Tax Act Tip: Employee Expense Rules Have Changed

One of the things that’s going away under the new tax reform laws implemented this year is an employee’s ability to deduct unreimbursed expenses related to their job.

Farewell to miscellaneous itemized deductions

The deduction for unreimbursed employee expenses was among the qualified 2-percent miscellaneous itemized deductions that were eliminated by the Tax Cuts and Jobs Act (TCJA) passed in late 2017. This could be a blow for employees who had relied on it to deduct unreimbursed expenses for such things as work-related meals, entertainment, gifts, lodging, tools, supplies, professional dues, licensing fees, work clothes and work-related education.

A win-win solution

If you are an employee who has used this tax deduction, here are some tips to minimize its loss:

  • Determine the impact. Review your past tax records to help estimate how much you expect to pay in unreimbursed work expenses and what the tax deduction was worth to you.
  • Discuss the situation with your employer. If the loss of this deduction is a hardship, talk to your employer about how you will be affected.
  • The win-win.

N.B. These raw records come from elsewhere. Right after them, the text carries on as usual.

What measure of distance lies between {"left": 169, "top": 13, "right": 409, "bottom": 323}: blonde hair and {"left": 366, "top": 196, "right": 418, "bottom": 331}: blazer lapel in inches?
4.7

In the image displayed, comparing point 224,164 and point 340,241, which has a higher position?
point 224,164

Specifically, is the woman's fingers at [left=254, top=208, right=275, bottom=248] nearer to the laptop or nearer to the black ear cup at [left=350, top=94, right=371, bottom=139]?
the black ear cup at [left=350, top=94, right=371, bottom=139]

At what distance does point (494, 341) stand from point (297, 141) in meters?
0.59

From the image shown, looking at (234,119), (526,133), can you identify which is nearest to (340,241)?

Ask your employer to consider reimbursing you for your work-related expenses directly. Your employer can probably deduct those expenses from their business return without increasing your taxable income. This will save them tax dollars when compared with the cost of raising your pay in order to indirectly compensate you for your unreimbursed expenses.

If you are an employer, consider talking to your employees about their unreimbursed expenses now that the tax laws have changed. If you wish to reimburse their qualified business expenses, make sure your reporting adheres to IRS accountable plan rules so that your reimbursements are deductible as a business expense and do not add to your employees’ incomes.